Selected extract:
===============

LinuxCBT AwkSed Edition Notes
LinuxCBT AwkSed Edition Notes
LinuxCBT AwkSed Edition Notes
###SED's FEATURES###
1. Non-interactive editor
2. Stream Editor
a. Manipulates input - performing edits as instructed
b. Sed accepts input on/from: STDIN (Keyboard), File, Pipe (|)
3. Sed Loops through ALL input lines of input stream or file, by DEFAULT
4. Does NOT operate on the source file, by default. (Will NOT clobber the original
file, unless instructed to do so)
5. Supports addresses to indicate which lines to operate on: /^$/d - deletes blank
lines
6. Stores active (current) line the 'pattern space' and maintains a 'hold space'
for usage
7. Used primarily to perform Search-and-Replaces
###AWK's FEATURES###
1. Field processor based on whitespace, by default
2. Used for reporting (extracting specific columns) from data feed
3. Supports programming constructs
a. loops (for,while,do)
b. conditions (if,then,else)
c. arrays (lists)
d. functions (string, numeric, user-defined)
4. Automatically tokenizes words in a line for later usage - $1, $2, $3, etc.
(This is based on the current delimiter)

===============

Data section:
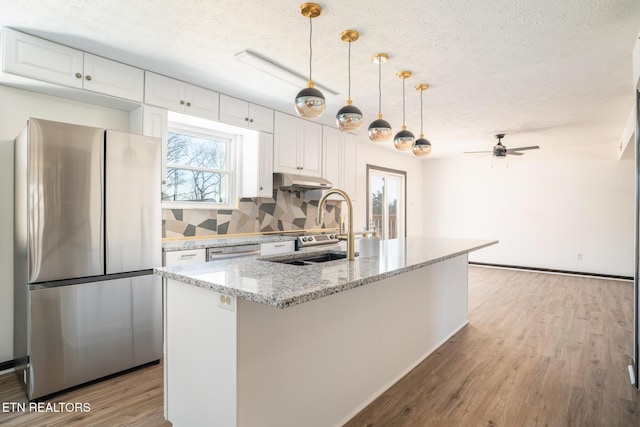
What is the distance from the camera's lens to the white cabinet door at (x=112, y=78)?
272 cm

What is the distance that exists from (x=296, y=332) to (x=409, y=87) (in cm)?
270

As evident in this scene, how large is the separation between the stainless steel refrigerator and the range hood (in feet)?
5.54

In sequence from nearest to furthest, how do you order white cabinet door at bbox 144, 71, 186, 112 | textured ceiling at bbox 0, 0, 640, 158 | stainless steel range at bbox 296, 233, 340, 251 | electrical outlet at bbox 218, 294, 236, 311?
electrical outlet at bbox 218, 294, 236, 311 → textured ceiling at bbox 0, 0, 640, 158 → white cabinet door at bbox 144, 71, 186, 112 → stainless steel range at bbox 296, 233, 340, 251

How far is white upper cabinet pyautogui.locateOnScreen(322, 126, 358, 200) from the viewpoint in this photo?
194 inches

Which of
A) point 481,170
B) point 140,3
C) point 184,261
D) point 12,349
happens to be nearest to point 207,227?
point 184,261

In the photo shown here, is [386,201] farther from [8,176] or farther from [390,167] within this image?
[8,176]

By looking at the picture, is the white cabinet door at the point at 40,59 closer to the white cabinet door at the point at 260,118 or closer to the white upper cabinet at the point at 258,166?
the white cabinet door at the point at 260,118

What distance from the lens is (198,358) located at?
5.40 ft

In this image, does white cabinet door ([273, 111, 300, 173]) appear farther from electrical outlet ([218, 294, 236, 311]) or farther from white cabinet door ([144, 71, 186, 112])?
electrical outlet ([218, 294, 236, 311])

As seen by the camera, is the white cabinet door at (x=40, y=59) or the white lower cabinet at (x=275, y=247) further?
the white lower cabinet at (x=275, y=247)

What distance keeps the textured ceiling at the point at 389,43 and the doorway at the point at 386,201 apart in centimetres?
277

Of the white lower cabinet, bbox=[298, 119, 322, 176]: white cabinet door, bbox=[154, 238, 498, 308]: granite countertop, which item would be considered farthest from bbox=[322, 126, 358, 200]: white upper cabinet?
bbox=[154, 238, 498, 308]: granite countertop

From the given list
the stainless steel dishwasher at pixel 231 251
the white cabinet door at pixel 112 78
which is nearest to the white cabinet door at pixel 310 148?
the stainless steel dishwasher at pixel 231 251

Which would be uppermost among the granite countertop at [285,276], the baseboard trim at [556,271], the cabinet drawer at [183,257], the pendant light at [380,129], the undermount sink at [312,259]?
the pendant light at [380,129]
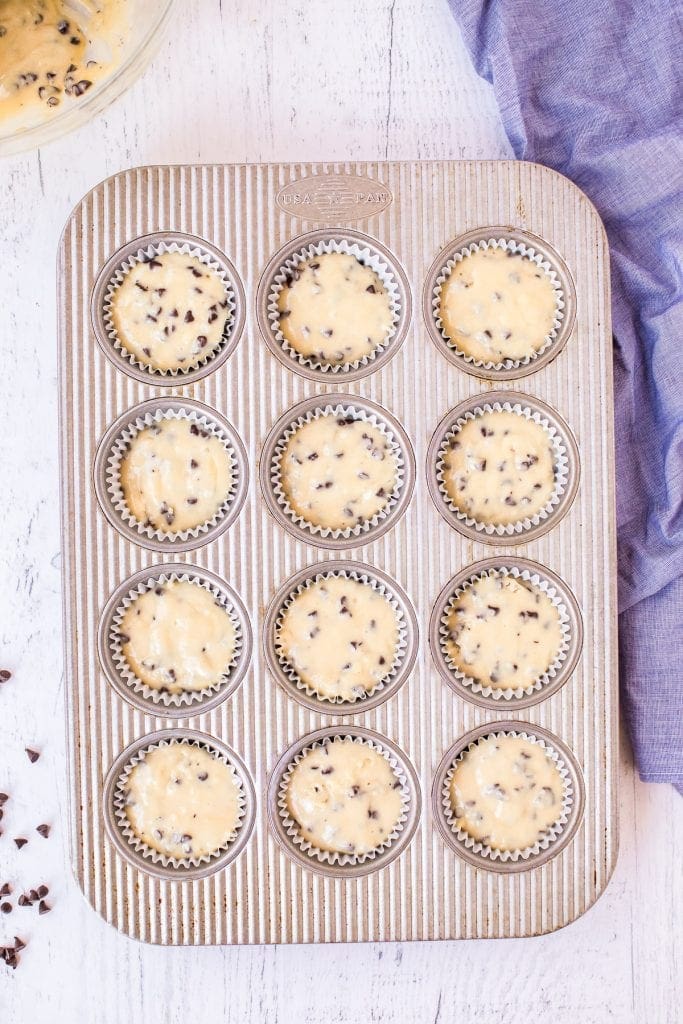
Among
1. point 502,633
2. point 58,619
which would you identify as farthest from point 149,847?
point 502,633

===============

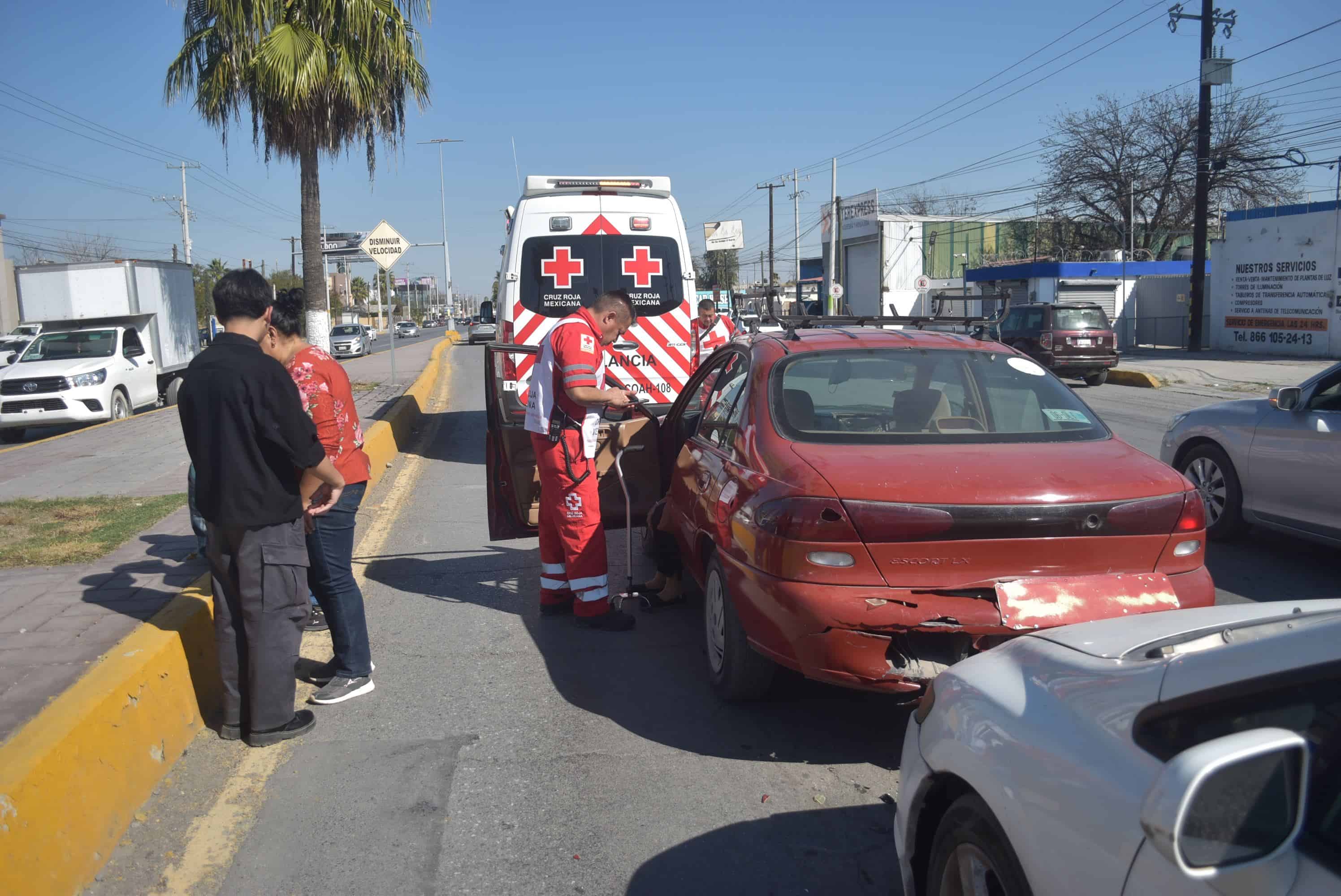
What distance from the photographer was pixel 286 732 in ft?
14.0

===============

Short exercise 1: In the sed and awk notes, what name is given to the place where sed stores the active line?
Short exercise 2: Reproduce the passage of the sed and awk notes starting with "3. Sed Loops" and going on through "b. conditions (if,then,else)".
The items come from a separate source.

Written reply 1: The pattern space.

Written reply 2:
3. Sed Loops through ALL input lines of input stream or file, by DEFAULT
4. Does NOT operate on the source file, by default. (Will NOT clobber the original
file, unless instructed to do so)
5. Supports addresses to indicate which lines to operate on: /^$/d - deletes blank
lines
6. Stores active (current) line the 'pattern space' and maintains a 'hold space'
for usage
7. Used primarily to perform Search-and-Replaces
###AWK's FEATURES###
1. Field processor based on whitespace, by default
2. Used for reporting (extracting specific columns) from data feed
3. Supports programming constructs
a. loops (for,while,do)
b. conditions (if,then,else)